Hallo liebes Forum!
Zuerst: es handelt sich bei mir um ein Gymnasium in Österreich mit Nachmittagsbetreuung.
In der Nachmittagsbetreuung sind Lehrer_innen der Schule tätig, manche nur für 1 Stunde, andere für 2, ich habe 6 Stunden inne. Wir haben nicht wirklich viele Schüler_innen, aber dass sollte in der Qualität der Betreuung eigentlich nichts ausmachen.
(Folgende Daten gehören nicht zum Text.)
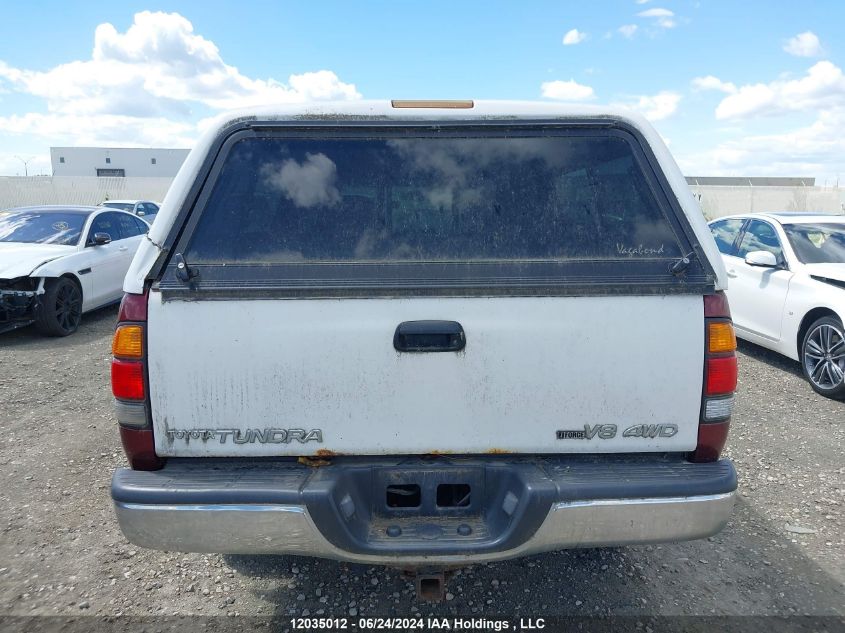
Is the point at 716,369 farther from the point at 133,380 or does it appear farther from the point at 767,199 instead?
the point at 767,199

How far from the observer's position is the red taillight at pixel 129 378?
2.03m

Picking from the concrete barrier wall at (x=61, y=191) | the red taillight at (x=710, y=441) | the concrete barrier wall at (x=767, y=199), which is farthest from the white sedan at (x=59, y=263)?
the concrete barrier wall at (x=61, y=191)

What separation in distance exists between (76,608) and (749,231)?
7.47 m

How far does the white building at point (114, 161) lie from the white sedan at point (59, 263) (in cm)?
5961

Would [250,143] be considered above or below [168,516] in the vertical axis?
above

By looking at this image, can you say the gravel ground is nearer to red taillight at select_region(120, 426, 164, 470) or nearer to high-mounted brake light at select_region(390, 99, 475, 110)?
red taillight at select_region(120, 426, 164, 470)

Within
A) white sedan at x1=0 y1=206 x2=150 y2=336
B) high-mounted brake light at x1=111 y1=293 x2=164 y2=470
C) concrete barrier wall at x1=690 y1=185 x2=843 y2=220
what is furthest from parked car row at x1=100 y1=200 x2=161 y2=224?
concrete barrier wall at x1=690 y1=185 x2=843 y2=220

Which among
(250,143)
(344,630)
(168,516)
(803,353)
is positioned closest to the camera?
(168,516)

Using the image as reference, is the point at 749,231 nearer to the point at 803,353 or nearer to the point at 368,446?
the point at 803,353

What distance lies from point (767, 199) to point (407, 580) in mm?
29883

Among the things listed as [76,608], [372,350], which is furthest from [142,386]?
[76,608]

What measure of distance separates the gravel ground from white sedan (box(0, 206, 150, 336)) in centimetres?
361

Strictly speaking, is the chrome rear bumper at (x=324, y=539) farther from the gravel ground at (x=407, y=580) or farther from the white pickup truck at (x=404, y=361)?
the gravel ground at (x=407, y=580)

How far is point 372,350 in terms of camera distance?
2.04 meters
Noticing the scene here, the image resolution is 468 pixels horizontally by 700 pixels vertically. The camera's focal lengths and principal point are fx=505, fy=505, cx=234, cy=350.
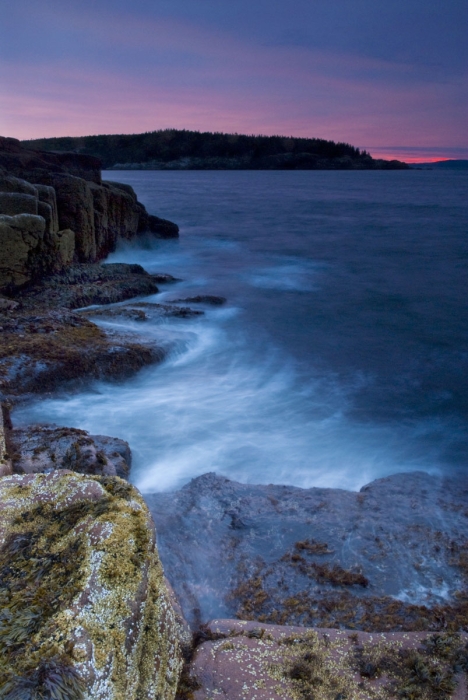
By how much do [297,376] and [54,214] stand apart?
7.47 meters

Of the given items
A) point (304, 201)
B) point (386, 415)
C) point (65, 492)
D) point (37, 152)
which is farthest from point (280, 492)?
point (304, 201)

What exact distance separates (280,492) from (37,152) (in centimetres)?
1568

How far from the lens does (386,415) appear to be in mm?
8031

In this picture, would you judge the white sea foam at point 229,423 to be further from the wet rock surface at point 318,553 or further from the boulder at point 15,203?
the boulder at point 15,203

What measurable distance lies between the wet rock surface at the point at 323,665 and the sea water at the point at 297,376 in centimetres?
306

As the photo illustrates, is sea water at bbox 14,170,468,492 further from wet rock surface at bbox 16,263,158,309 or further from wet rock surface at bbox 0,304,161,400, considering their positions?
wet rock surface at bbox 16,263,158,309

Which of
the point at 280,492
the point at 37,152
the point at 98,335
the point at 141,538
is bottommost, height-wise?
the point at 280,492

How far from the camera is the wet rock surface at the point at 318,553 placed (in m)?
3.59

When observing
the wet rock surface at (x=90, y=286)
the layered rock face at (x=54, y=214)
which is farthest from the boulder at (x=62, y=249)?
the wet rock surface at (x=90, y=286)

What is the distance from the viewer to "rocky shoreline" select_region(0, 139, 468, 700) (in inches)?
82.8

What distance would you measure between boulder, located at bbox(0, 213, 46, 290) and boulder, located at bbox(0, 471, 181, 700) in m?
8.46

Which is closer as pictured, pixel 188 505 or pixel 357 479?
pixel 188 505

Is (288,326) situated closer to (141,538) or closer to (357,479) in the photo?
(357,479)

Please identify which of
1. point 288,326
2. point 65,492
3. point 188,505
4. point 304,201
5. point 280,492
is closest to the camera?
point 65,492
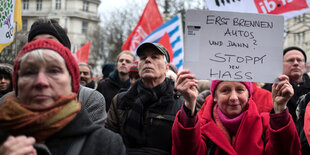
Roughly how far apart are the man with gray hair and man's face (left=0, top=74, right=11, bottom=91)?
187cm

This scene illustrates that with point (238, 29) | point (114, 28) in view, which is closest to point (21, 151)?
point (238, 29)

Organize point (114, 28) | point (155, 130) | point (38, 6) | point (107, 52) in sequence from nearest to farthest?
point (155, 130) < point (114, 28) < point (107, 52) < point (38, 6)

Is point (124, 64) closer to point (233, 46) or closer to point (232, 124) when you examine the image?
point (232, 124)

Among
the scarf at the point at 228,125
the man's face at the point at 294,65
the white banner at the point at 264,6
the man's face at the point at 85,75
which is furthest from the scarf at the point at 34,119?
the man's face at the point at 85,75

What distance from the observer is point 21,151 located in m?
1.42

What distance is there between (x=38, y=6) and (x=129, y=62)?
189 ft

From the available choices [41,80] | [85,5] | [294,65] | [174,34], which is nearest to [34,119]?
[41,80]

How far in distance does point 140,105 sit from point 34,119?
1607 millimetres

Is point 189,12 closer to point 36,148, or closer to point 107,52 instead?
point 36,148

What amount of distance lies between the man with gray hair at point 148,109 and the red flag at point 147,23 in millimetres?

Nun ist es so, dass bei Konferenzen der Nachmittagsunterricht natürlich abgesagt wird, die Nachmittagsbetreuung allerdings immer stattfinden muss. So fiel die letzte Notenkonferenz auf einen Tag an dem nur ich in der Betreuung bin. Ich musste also hin und her springen, konnte nicht bei jeder Klasse der Notenkonferenz dabei sein, und musste für die Zeit in der ich bei der Konferenz war eine Vertretung engagieren, damit die Schüler_innen nicht unbeaufsichtigt sind. Bei der kommenden Konferenz wurde mir für einen Programmpunkt die Leitung eines Workshops übertragen. Ich habe daraufhin der Schulleitung mitgeteilt, dass die Konferenz genau auf den Tag fällt, an dem nur ich in der Nachmittagsbetreuung bin und daher nicht zur Konferenz kommen kann. Die Lösung der Schulleitung ist folgende: ich und zwei andere Kolleginnen, welche an ganz anderen Tagen 1-2 Stunden in der Nachmittagsbetreuung angestellt sind, sollen uns abwechseln und somit die Nachmittagsbetreuung machen und gleichzeitig bei der Konferenz tätig sein.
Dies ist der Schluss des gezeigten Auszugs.